What is the meaning of this act? The neck connects the body to the mind. The mind is the seat of the neshamah. The man who was found slain in the field was a result of an act of violence and sudden death in which his neshamah had not been released from his body. By taking the heifer (egla) and by breaking and severing the neck of the egla allows the release and separation of the neshamah from the nephesh-the bodily soul so that it can return to Heaven from whence it came. Otherwise the neshamah would to continue to circulate the area where the body died in a form often termed as a ghost or poltergeist. Similarly the nephesh returns from whence it came (for dust you are, and to dust shall you return (Genesis 3:19)).

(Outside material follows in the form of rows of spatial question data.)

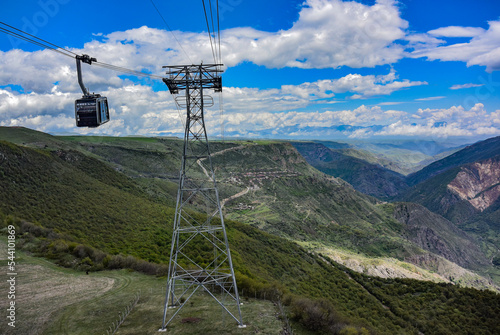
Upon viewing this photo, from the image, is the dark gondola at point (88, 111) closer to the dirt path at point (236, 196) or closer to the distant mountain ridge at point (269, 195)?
the distant mountain ridge at point (269, 195)

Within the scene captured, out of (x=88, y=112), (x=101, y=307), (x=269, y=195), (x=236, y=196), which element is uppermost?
(x=88, y=112)

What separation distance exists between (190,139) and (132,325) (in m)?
14.6

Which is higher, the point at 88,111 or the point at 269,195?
the point at 88,111

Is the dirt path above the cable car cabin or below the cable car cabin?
below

Why is the neck broken? The Hebrew word for neck is oref ערף= 70+200+80 = 350. 350 is half the value 700 which is the spiritual seventh day when Heaven and Earth are joined – i.e. the Shabbat Bride. By breaking the neck that link between heaven and Earth is severed and the neshamah is free to rise back to heaven.

It is for this reason the children of Israel are so often referred to 7 times in the Bible as ‘a stiffed necked nation’ עם ערף קשה meaning that their nefesh (bodily soul) is separated from their neshamah (heavenly soul) resulting in their rather wilful ways and disobedience towards God.

Lessons Learnt

So what do we learn from this parasha? The neshamah is the force that links man to God. This force is the breath (neshemah) of life which pervades through our body every second of our existence. Without it we are no more that a piece of clay moulded by the multiple forces applied to it. Man cannot live without the neshamah, neither can a nation live without a neshamah – as in the case of the tribes of Gad and Reuben. The neshamah linking man and God (Heaven) needs to be renewed on a daily basis, without it man will only be man in form but not mind. Upon death the neshamah returns to Heaven – from whence it came, and the nephesh return to the Earth from whence it came.